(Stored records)

********************

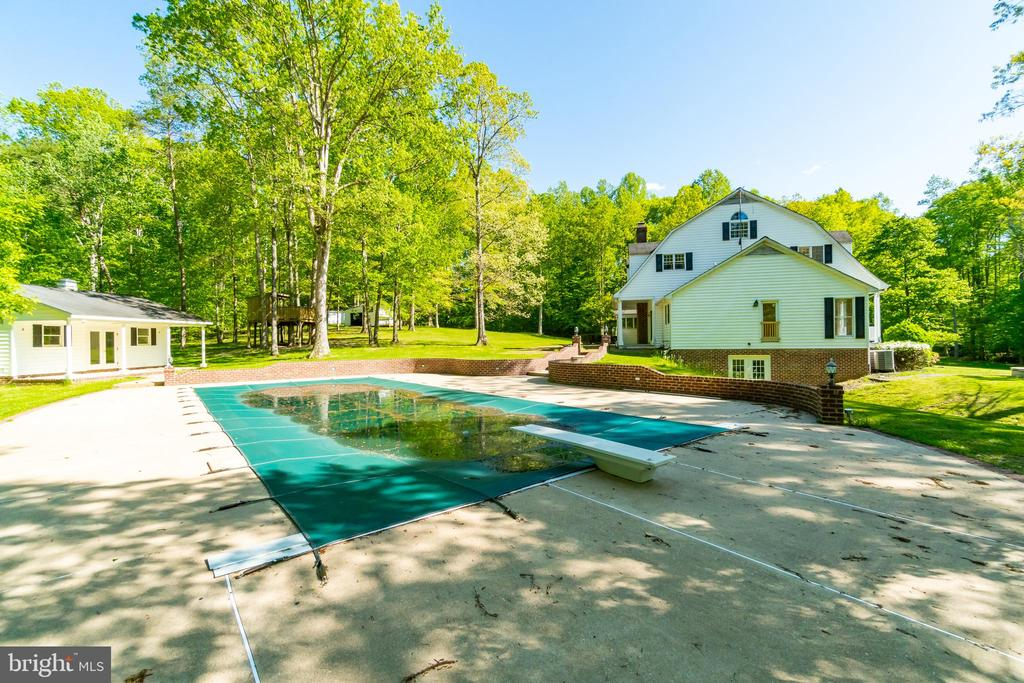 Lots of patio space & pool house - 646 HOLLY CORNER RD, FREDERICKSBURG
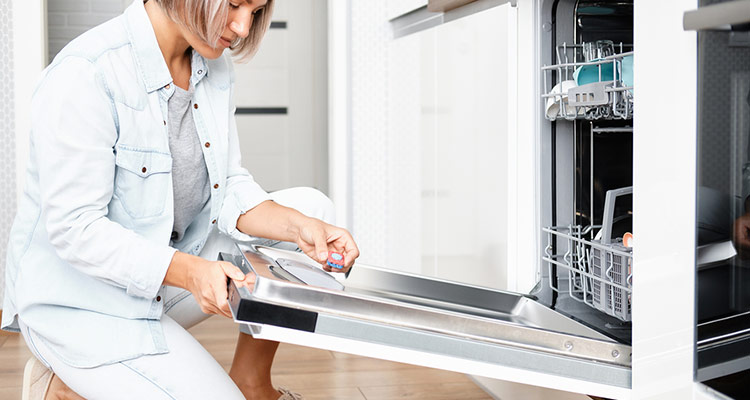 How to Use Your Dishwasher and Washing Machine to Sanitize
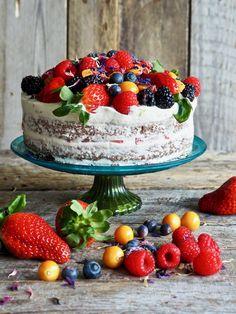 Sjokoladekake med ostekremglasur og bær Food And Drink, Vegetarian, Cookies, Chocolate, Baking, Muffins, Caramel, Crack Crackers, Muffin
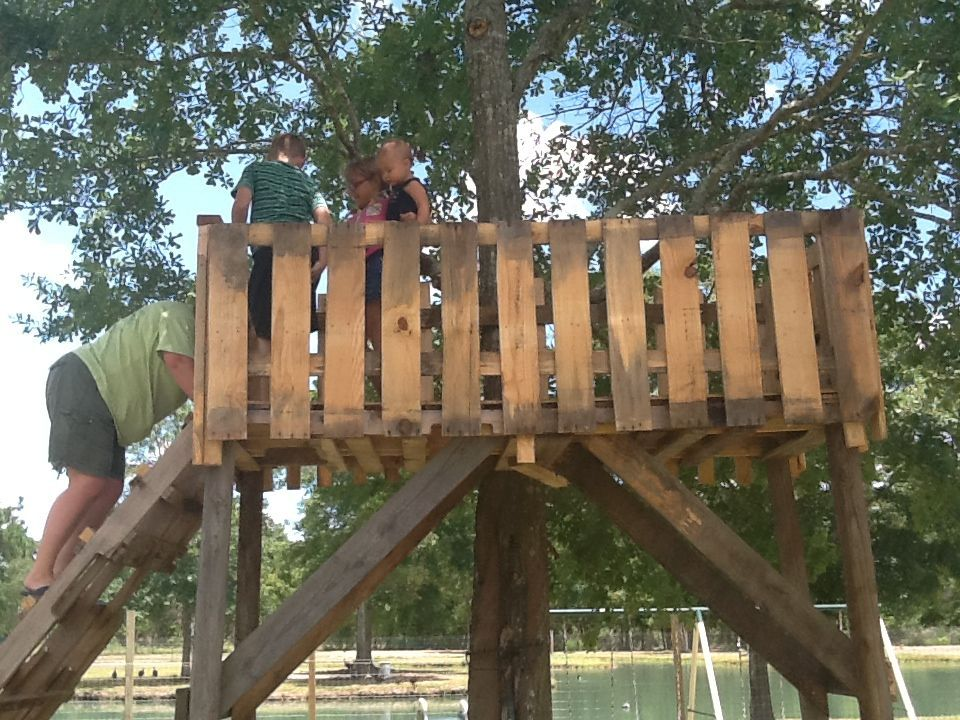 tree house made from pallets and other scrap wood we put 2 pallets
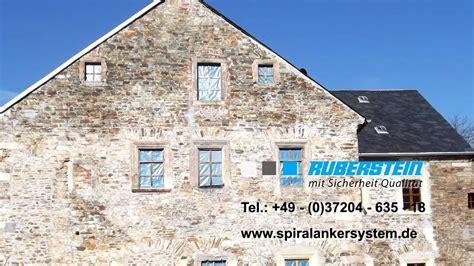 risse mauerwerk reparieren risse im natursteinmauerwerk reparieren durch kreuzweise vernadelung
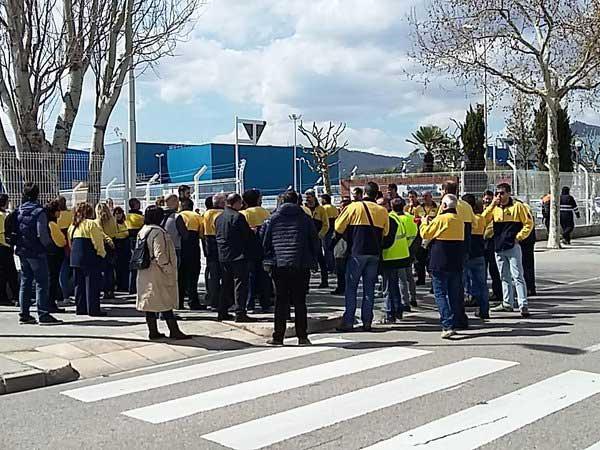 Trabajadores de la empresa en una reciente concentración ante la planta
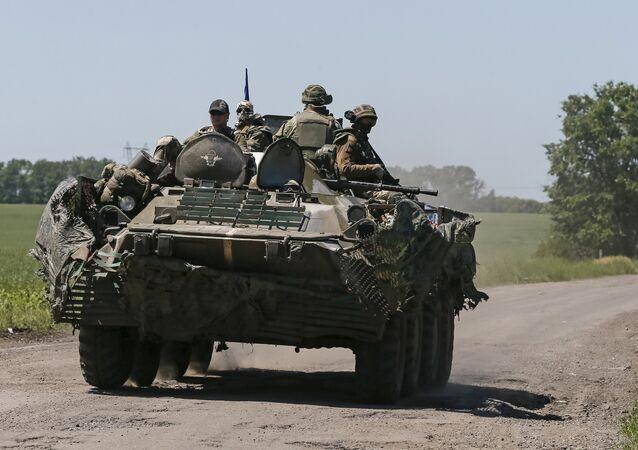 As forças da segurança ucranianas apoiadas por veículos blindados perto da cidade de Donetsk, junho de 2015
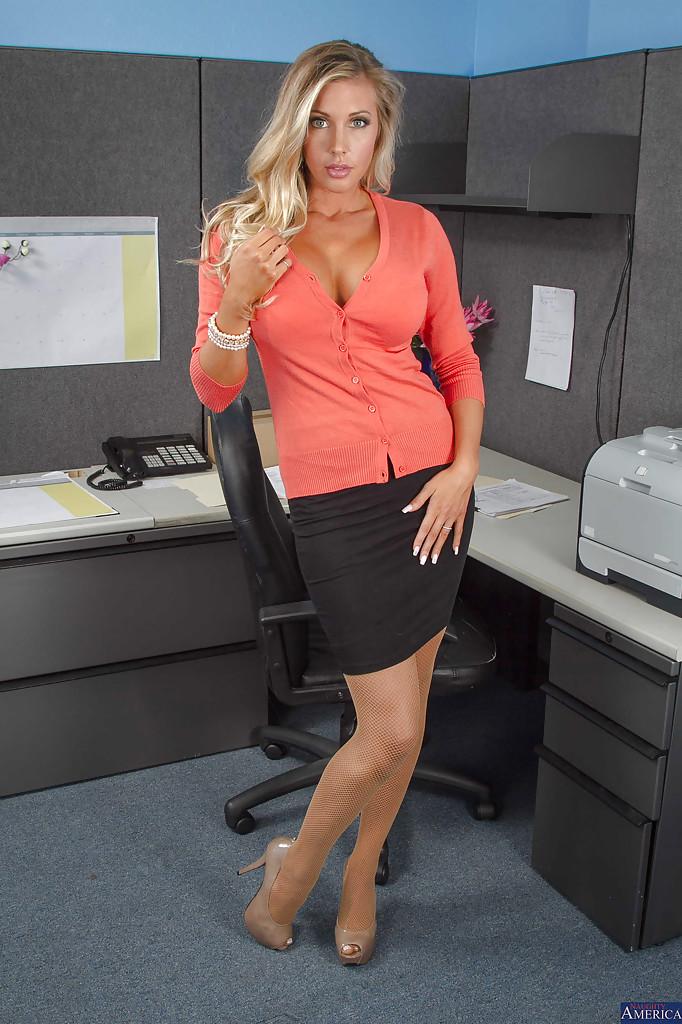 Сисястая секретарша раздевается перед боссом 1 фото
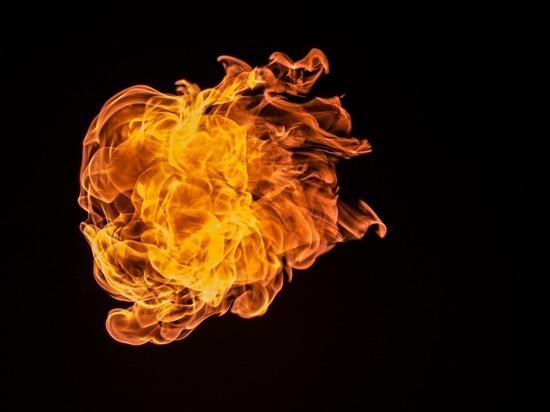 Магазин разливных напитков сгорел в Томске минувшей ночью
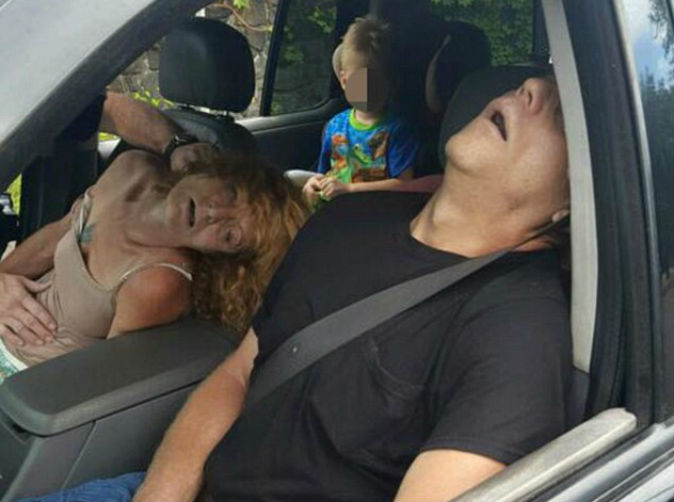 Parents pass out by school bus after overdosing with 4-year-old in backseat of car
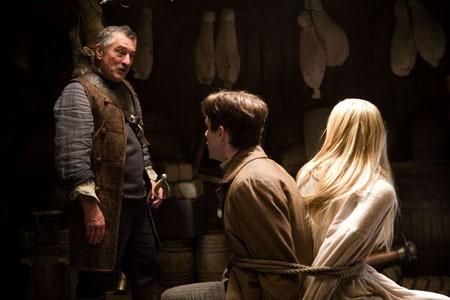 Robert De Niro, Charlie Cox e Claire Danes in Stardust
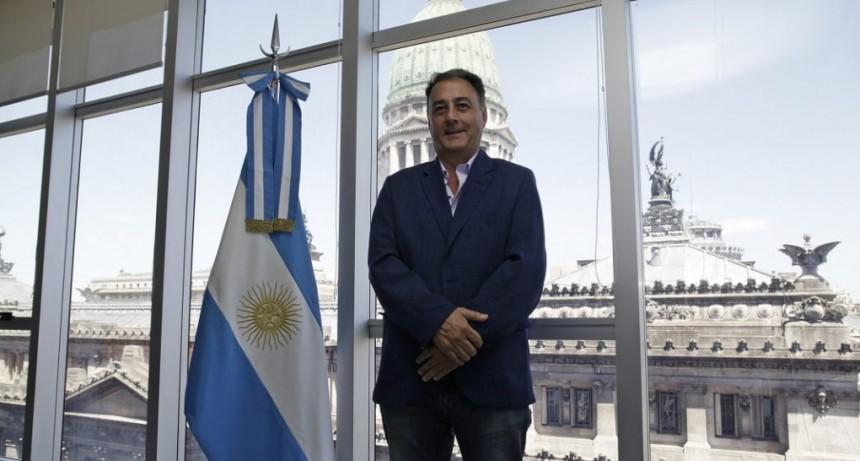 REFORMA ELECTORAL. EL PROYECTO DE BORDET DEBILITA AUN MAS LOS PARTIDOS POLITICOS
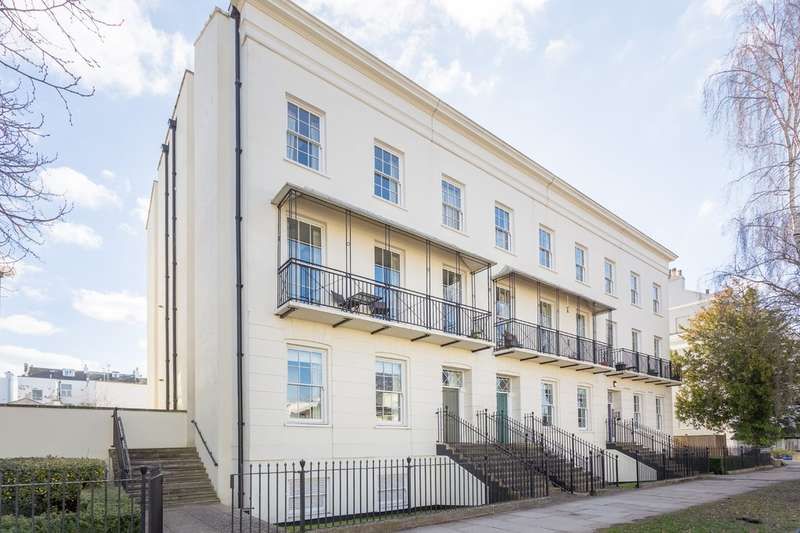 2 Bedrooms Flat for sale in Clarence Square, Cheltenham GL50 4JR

********************

_Work to complete_.
Once you find the line containing "Магазин разливных напитков", transcribe it and each line after it to the end of the records exactly, and leave out the pictures.

_The completed task_.
 Магазин разливных напитков сгорел в Томске минувшей ночью
 Parents pass out by school bus after overdosing with 4-year-old in backseat of car
 Robert De Niro, Charlie Cox e Claire Danes in Stardust
 REFORMA ELECTORAL. EL PROYECTO DE BORDET DEBILITA AUN MAS LOS PARTIDOS POLITICOS
 2 Bedrooms Flat for sale in Clarence Square, Cheltenham GL50 4JR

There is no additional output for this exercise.